Just as we know that the brain of a killer reflects abnormalities, genetic makeup has also raised curiosity. If genes determine everything from our eye color and hair color to our height and body structure, could they also define our behavioral fate?
In recent years, scientists have been able to pin down the genetic makeup — one gene, in particular — that predisposes certain people to aggression and impulsive violent behavior. The gene is the monoamine oxidase A, or MAO-A. Individuals with a certain variation of the MAO-A gene, which has earned the name “warrior gene,” have been shown to display higher levels of aggression in response to provocation, according to recent research published in the Proceedings of the National Academy of Sciences.
To confirm this, researchers conducted an experiment in which subjects played a computer game that offered the option to seek revenge by causing simulated physical pain on an opponent they believed had taken money from them. Researchers also tested the genetic makeup of each participant. The results of the study showed that MAO-A carriers were more likely than noncarriers to respond with “behavioral aggression” toward someone they thought had cheated them out of the hypothetical money.

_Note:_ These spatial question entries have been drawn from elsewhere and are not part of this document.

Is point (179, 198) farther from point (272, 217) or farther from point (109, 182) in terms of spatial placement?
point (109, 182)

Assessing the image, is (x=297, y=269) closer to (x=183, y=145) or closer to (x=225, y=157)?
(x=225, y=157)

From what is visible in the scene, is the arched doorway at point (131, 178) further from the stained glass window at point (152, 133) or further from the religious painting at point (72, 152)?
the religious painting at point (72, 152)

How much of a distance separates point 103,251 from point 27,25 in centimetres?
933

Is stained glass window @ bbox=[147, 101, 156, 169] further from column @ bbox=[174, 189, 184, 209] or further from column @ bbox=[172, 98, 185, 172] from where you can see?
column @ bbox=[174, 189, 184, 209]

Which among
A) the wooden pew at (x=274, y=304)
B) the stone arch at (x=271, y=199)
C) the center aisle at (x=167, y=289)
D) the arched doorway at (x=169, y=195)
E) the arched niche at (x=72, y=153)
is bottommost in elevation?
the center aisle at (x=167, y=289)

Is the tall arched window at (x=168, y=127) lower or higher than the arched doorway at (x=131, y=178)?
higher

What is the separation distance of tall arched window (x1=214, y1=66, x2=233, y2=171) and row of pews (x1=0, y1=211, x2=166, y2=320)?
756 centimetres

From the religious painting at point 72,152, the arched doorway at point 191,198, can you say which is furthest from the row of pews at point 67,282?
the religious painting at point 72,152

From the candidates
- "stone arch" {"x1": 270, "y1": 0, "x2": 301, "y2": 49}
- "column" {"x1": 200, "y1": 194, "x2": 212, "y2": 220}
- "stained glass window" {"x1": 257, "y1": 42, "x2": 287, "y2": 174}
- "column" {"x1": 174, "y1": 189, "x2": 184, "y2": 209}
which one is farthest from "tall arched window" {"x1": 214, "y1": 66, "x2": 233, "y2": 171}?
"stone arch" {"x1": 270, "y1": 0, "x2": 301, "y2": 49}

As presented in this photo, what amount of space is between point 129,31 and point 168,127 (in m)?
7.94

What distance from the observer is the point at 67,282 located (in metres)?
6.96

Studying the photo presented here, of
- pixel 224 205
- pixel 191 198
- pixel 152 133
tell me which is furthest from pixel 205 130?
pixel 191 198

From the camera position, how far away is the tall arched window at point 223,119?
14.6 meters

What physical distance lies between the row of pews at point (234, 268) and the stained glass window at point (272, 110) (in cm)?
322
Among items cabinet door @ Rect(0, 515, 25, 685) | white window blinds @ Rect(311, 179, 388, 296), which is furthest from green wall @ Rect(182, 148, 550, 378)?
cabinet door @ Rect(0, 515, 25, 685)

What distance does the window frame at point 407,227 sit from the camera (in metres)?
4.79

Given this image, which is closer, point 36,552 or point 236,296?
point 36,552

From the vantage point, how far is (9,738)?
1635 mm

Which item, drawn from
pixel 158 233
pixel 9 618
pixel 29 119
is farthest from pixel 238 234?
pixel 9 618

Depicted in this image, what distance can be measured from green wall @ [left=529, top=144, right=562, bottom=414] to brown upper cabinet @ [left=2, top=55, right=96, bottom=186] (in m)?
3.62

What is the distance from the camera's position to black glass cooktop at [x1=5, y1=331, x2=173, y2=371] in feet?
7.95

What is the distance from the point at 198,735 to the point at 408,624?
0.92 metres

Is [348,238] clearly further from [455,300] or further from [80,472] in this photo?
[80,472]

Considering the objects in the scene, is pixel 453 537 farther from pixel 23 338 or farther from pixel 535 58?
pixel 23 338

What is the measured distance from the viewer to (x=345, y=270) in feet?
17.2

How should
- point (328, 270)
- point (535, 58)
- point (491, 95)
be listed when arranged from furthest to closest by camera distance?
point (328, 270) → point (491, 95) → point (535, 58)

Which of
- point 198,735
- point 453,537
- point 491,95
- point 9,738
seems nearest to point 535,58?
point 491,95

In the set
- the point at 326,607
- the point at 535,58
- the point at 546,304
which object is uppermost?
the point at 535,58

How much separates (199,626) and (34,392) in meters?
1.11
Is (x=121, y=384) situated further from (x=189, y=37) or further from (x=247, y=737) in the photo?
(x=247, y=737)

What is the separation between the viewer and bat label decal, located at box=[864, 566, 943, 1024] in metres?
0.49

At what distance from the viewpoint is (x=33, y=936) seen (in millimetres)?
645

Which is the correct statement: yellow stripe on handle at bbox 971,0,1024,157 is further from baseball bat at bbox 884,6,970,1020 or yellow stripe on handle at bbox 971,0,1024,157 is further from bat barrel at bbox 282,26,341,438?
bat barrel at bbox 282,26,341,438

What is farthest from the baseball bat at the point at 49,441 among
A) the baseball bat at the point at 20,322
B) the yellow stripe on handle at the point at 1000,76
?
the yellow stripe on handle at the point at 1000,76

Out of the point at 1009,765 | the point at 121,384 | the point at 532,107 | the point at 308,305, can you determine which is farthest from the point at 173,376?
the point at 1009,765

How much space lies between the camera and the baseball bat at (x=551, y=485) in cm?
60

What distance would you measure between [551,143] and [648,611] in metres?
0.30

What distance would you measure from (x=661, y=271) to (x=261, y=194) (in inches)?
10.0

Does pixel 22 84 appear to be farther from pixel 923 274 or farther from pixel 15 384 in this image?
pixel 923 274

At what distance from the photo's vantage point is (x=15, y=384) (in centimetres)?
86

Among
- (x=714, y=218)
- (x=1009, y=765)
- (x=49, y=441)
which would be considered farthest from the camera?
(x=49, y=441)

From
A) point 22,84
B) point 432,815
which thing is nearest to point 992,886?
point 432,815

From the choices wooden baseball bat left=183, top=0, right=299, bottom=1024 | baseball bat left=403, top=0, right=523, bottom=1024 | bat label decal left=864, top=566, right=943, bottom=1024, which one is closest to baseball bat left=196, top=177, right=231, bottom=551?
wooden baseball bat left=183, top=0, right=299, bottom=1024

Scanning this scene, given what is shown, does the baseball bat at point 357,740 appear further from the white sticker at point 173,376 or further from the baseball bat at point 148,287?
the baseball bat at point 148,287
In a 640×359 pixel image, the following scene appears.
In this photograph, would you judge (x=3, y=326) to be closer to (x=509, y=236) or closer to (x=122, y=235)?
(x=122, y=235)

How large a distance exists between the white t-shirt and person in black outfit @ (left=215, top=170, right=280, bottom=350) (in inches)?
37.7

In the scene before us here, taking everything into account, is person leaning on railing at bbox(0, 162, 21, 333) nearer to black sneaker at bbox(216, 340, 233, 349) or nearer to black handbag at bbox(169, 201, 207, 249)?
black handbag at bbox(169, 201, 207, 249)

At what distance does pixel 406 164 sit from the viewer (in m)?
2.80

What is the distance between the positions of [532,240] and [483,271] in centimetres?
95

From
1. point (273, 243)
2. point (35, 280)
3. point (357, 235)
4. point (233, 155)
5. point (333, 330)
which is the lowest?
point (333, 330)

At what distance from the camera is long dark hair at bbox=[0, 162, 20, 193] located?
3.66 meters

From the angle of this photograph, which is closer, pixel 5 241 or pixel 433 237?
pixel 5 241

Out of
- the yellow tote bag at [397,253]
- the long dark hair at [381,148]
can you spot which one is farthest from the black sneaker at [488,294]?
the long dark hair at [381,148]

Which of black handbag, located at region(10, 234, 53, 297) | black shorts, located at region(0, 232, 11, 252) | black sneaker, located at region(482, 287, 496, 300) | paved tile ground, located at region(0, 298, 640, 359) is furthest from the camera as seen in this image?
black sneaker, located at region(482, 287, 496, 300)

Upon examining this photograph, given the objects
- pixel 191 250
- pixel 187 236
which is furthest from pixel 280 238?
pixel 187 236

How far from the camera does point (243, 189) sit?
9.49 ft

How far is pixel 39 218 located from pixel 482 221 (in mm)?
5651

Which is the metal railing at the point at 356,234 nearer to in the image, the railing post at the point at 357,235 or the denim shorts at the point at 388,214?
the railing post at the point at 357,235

Why such an effect because of one gene? The warrior gene is an enzyme that breaks down and regulates important mood-altering neurotransmitters in the brain, including dopamine, norepinephrine, and serotonin. We have various forms of the gene, which yield different levels of activity. Approximately one in three people carry the low-activity variation, which is associated with higher levels of aggression. Many researchers suggest that with the low-activity variation of MAO-A, the brain doesn’t respond to the calming effects of serotonin as it normally would.